Regia di Franco Maresco vedi scheda film
Che fine ha fatto Franco Maresco?
Il regista di Cinico TV e Belluscone – Una storia siciliana sembra svanito nel nulla. Impegnato nelle riprese di un lavoro sull’Attore Artifex autodefinitosi “macchina attoriale”, a un certo punto sparisce dalle scene. L’amico Umberto Cantone, novello Jerry Thompson (il giornalista interpretato da William Alland in Citizen Kane), si preoccupa di rintracciarlo nei luoghi da lui frequentati (per esempio la stanza di un albergo) e chiedendo notizie ai suoi abituali collaboratori (tra cui un autista in continua preghiera). Si viene così a scoprire che l’acuirsi delle sue ossessioni, fobie e paranoie ha accentuato il disturbo ossessivo-compulsivo per cui è noto a un livello tale da fargli balenare nella mente l’idea di girare un film su San Giuseppe da Copertino, che chiamava sé stesso Fratel Asino, patrono degli studenti – già soggetto di Cronache di un convento (The Reclutant Saint, 1962) del regista Edward Dmytryk e citato anche in Nostra Signora dei Turchi (1968) di Carmelo Bene.
Alla ricerca dell’altra metà della coppia formata con Daniele Ciprì per 21 anni, viene passata in rassegna l’intera vicenda artistica dell’uomo Franco, dagli esordi fino a La mafia non è più quella di una volta (2019). Ne emerge il ritratto di un essere umano tormentato, disilluso, nichilista e amaro come Cioran e Ambrose Bierce, che ha riversato l’incontenibile furore iconoclasta in opere come Totò che visse due volte (1998) e persino sulle persone con le quali ha lavorato, alla stregua di Hitchcock che considerava gli attori “bestiame”.
Nelle eterogenee immagini che si susseguono durante la visione ritroviamo tracce eclatanti del suo smisurato amore per il cinema: Buñuel (Simón del desierto), Dreyer, Bresson, John Ford. In particolare, nei filmati che mostrano le estenuanti prove con il cast, si assiste a forme di vera e propria esilarante tortura cine-estetica (tipo Cura Ludovico in Arancia meccanica, 1971): sintomatico ad esempio il momento in cui sottopone al depensamento il critico Francesco Puma, clerico vagante tra Alvaro Vitali e Stanley Kowalski (Un tram che si chiama Desiderio, 1951).

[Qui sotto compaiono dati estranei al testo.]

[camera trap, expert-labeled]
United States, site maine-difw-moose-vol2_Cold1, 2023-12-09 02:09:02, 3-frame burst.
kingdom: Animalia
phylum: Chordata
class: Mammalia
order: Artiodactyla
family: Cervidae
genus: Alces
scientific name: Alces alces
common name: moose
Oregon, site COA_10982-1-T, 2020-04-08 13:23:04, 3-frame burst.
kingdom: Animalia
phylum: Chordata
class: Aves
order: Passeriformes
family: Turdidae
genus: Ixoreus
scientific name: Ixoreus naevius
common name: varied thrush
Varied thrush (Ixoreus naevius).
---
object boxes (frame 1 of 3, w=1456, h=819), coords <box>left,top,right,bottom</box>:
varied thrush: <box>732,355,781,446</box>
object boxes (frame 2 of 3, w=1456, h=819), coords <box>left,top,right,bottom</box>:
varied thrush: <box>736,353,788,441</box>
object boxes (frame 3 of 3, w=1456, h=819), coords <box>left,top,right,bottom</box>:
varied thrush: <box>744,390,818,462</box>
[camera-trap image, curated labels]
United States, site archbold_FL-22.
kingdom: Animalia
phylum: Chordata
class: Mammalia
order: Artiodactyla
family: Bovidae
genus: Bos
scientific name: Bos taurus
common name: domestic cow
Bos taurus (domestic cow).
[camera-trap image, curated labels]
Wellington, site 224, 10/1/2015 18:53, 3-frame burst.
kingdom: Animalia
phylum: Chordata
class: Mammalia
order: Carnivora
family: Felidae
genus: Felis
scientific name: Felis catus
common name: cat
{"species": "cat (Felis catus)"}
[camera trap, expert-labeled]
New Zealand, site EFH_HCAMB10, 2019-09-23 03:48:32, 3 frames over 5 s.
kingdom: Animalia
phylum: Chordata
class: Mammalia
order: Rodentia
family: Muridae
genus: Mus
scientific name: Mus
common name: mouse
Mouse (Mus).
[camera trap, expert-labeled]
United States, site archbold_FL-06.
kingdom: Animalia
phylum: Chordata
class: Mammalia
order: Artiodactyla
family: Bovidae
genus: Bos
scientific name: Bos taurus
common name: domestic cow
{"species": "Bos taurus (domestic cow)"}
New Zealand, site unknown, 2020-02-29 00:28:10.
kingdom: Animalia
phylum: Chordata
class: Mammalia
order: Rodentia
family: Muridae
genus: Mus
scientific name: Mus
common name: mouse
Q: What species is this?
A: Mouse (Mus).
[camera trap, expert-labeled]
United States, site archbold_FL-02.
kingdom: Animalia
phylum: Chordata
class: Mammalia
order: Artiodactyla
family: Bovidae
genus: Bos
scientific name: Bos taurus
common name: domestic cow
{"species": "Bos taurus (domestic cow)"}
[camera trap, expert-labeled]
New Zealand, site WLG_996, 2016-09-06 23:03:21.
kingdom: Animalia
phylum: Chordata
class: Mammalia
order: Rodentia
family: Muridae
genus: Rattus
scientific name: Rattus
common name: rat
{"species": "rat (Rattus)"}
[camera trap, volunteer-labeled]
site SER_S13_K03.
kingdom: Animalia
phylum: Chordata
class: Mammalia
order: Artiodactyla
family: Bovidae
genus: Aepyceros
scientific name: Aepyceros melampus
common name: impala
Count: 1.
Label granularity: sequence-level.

Grottesco fino al sublime – Francesco, giullare di Dio (1950) flirta con Effetto notte (1973) – e consapevolmente autolesionista, usando Carmelo Bene come provocatore acustico e metacinematografico, Maresco dirige il suo film-testamento (dedicato a Goffredo Fofi, recentemente scomparso), che è anche uno spietato atto d’accusa in primis verso sé stesso, gli altri, la società, i suoi tempi e l’osceno e ripugnante mondo, eseguito con iunctura acris e una veemenza degna di Paolo di Tarso dopo la conversione sulla via di Damasco (menzione speciale per l’invettiva contro il cinema odierno su una sfilata di tombe al Cimitero di Santa Maria ai Rotoli di Palermo).
La misantropia degna di Timone l’Ateniese e il conclamato pessimismo esistenziale che lo caratterizzano, sprofondando in auto-deprecazione, alla fine però trovano un’inaspettata soluzione mistica, feroce e parodica palinodia con cui chiudere i conti coi fantasmi del passato e tirare le somme di una vita, frutto dell’inconveniente di essere nati.